İsmet İnönü dönemi siyasi ve ekonomi okumalarını analiz ederken, dönemin yapısını incelememiz gerekir.
Türkiye, Mustafa Kemal Atatürk’ün vefatından sonra yönetimi İsmet Paşa’ya bıraktı.Bu dönemde 1938-1945 arası önemli eşiktir. Avrupa’da rejimler çatışma öncesi savaş hazırlıkları başlamıştır.O yüzden İsmet İnönü’den muhteşem atılımlar beklemek de çok mümkün değildir.Öylesine planlar vardı ki iki örnek verelim, Almanya, Bulgaristan’ı işgal edecek ve gözünü İstanbul’a çevirecektir. Sovyet Rusya’da Gürcistan üzerinden, Karadeniz ve Erzuruma kadar Anadolu işgal planı vardır.Bu planları destekleyecek azınlık (Alman-Rus) zenginler de Türkiye’de vardır.

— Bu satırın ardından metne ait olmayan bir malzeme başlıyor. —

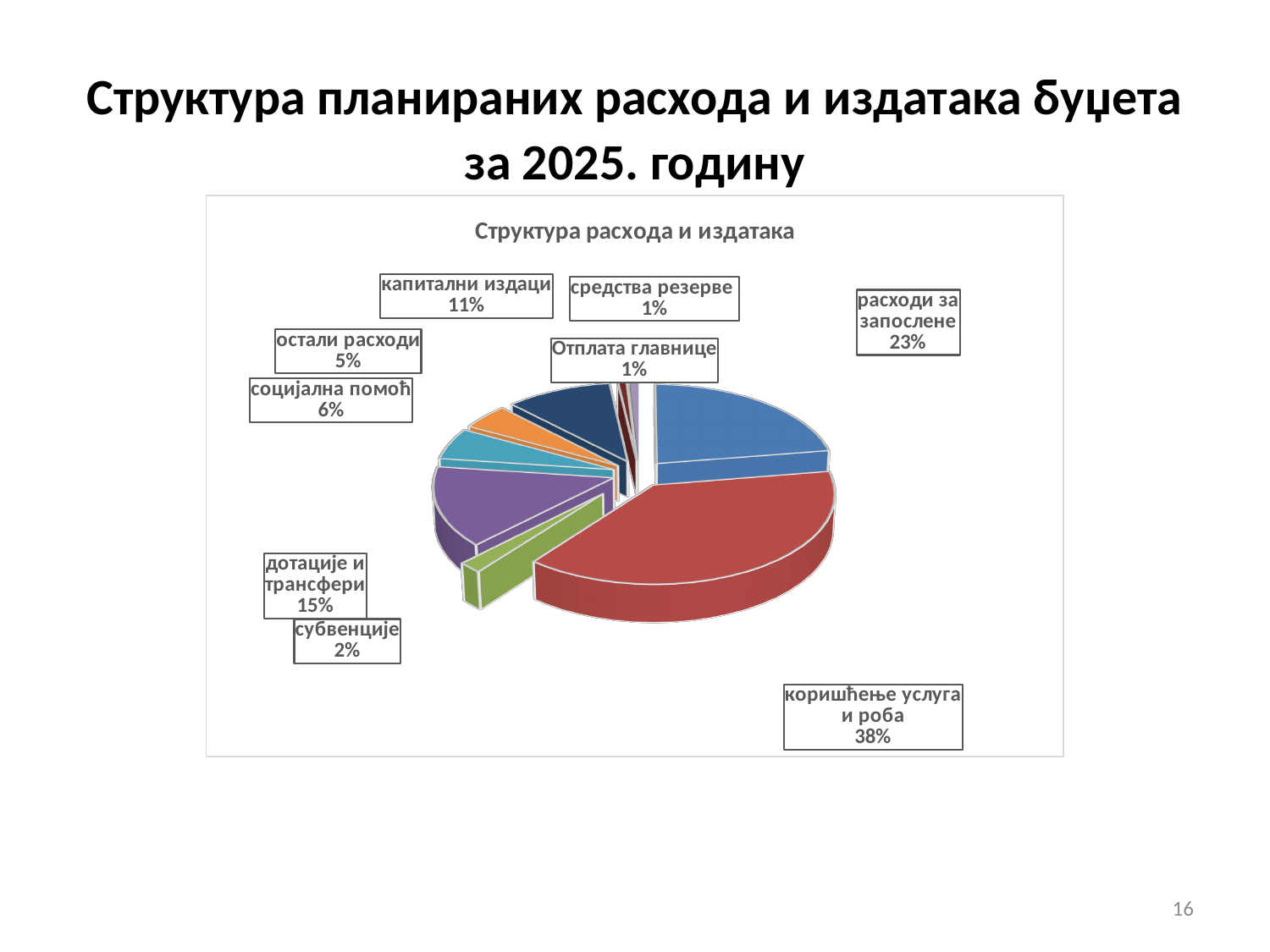
What percentage is shown for субвенције? 2% What share of the pie is коришћење услуга и роба? 38% What percentage is shown for расходи за запослене? 23% What kind of chart is shown on the slide? pie chart Which category has the largest share of the pie? коришћење услуга и роба What is the combined share of средства резерве and Отплата главнице? 2% What percentage is shown for капитални издаци? 11% What percentage is shown for дотације и трансфери? 15% What is the title of the chart? Структура расхода и издатака Which is larger, социјална помоћ or остали расходи? социјална помоћ What is the difference in percentage points between коришћење услуга и роба and расходи за запослене? 15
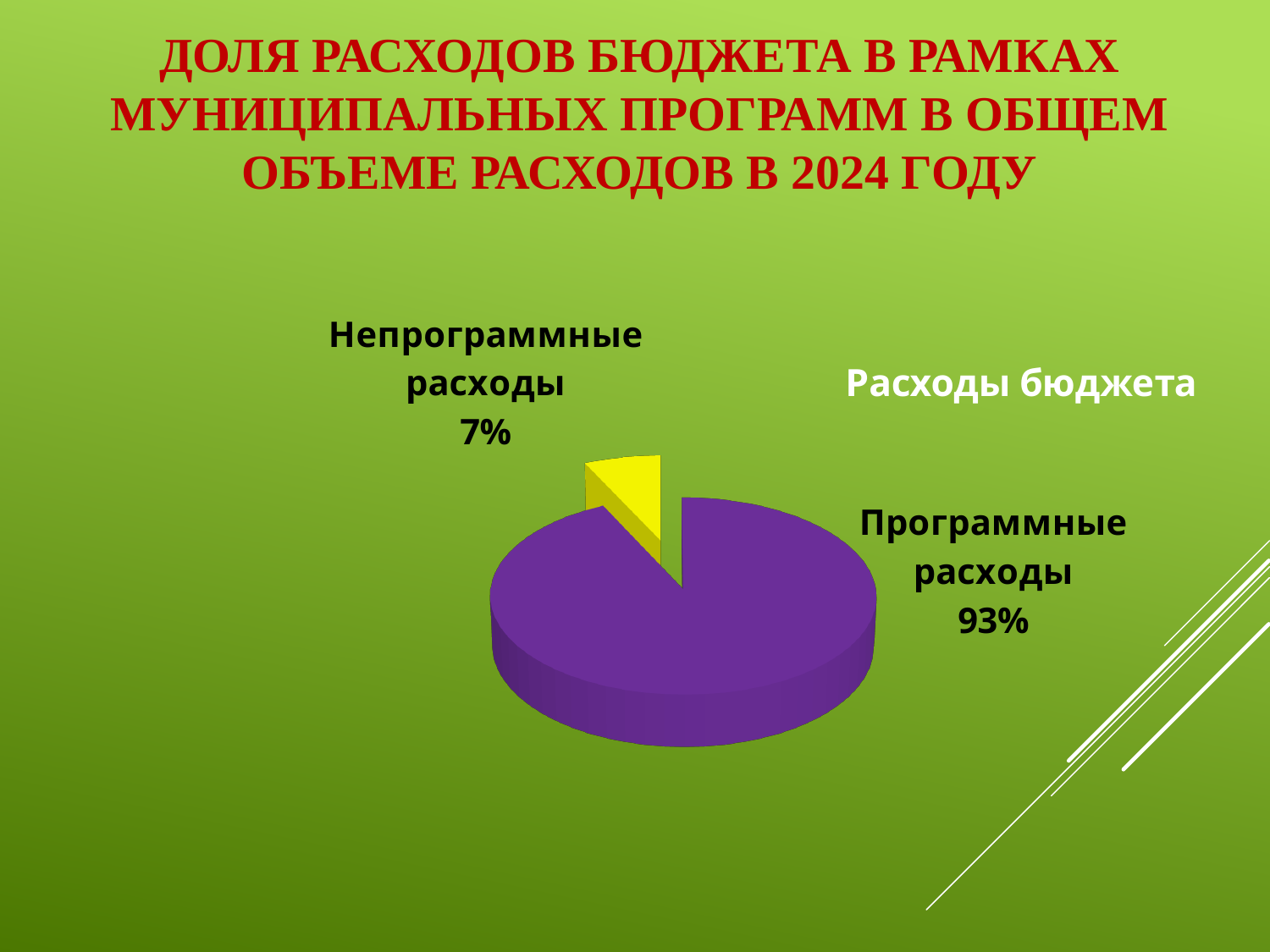
What share of the pie is labelled "Непрограммные расходы"? 7% What colour is the "Непрограммные расходы" slice? Yellow Is the share for "Программные расходы" greater or less than 50%? greater How many slices does the pie chart have? 2 What share of the pie is labelled "Программные расходы"? 93% What is the title of the chart? Расходы бюджета What is the difference in percentage points between the "Программные расходы" and "Непрограммные расходы" slices? 86 Which slice of the pie is the smallest? Непрограммные расходы Which slice of the pie is the largest? Программные расходы What kind of chart is shown on the slide? Pie chart Is the share for "Непрограммные расходы" greater or less than 10%? less Which is larger: the "Программные расходы" slice or the "Непрограммные расходы" slice? Программные расходы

Siyasi durumlar böyle iken ekonomi de şu şekilde şekillendi:
1-) Tekelleşme (Yüksek gıda enflasyonuna karşı)
2-) Vergiler (Varlık Vergisi-Toprak Mahsulleri Vergisi) gibi.
Bu iki ana başlık, İsmet İnönü’ye ve CHP’ye halkın bakış açısını açıklamamız açısından önemlidir. Tekelleşme de amaç; ekmek, ispirto, tütün, şeker gibi maddelerde gümrük vergisini en aza indirgemek, fahiş enflasyonu engellemek için devlet eliyle halka maddelerin ulaştırılması içindi. Dönemin CHP’de görev alan yönetiminin halktan kopuk olması, kendi çıkarlarını önde tutması sonucu tekelleşme gerekli amaca ulaşamadı, bir çok aile temel ihtiyaç karşılanmasında sıkıntılar yaşadı. Bu da beraberinde güçlü bir muhalefeti kurdurdu(Demokrat Parti), sonraki seçimlerde tek parti rejiminin yıkılmasına ve günümüze kadar halkın, CHP’ye olan güveninin sarsılmasına temel hazırladı.
Varlık Vergisi de halkın tepkisini çekti. Varlık vergisi ile yukarıda bahsettiğimiz zengin azınlık (Rus-Alman), vergi alınacağı ileri sürülmüşse de, dönemin vergi defterlerinde varlık vergisine %72 oranında Anadolu’dan alındığı, bütçenin %82’sine denk geldiği söyleniyor. Ama bazı kaynaklarda bunun abartılı olduğunu ve zengin levanterlerden de büyük ölçüde vergi alındığını ve bunların rahatsız olup yanlı gazete haberleri yaptırdığını göstermektedir. Yani analiz yaparsak halktan vergi alınmış ama dönemin vergi tutanaklarına bakıldığında zenginden daha çok alındığı gözüküyor.
Bu siyasi, ekonomik buhranlar çerçevesinde, tekelleşme de sıkıntılar yaşansa da varlık vergisine tepkiler de olsa İsmet İnönü, diplomasi ile devlet yönetimi ile Türkiye’yi savaş dışı bırakacak politikalar ile başarılı olmuştur, günümüzün sözde gazete yazarı olup tarih yazıcılığına soyunan popülist kişilerin yalan yanlış tarih anlatımının aksine bir sonraki seçimi de İsmet İnönü kazanmış olması politikalarının eksik olsa da sıkıntı çıksa da seçilmiş olması, başarısının kanıtıdır.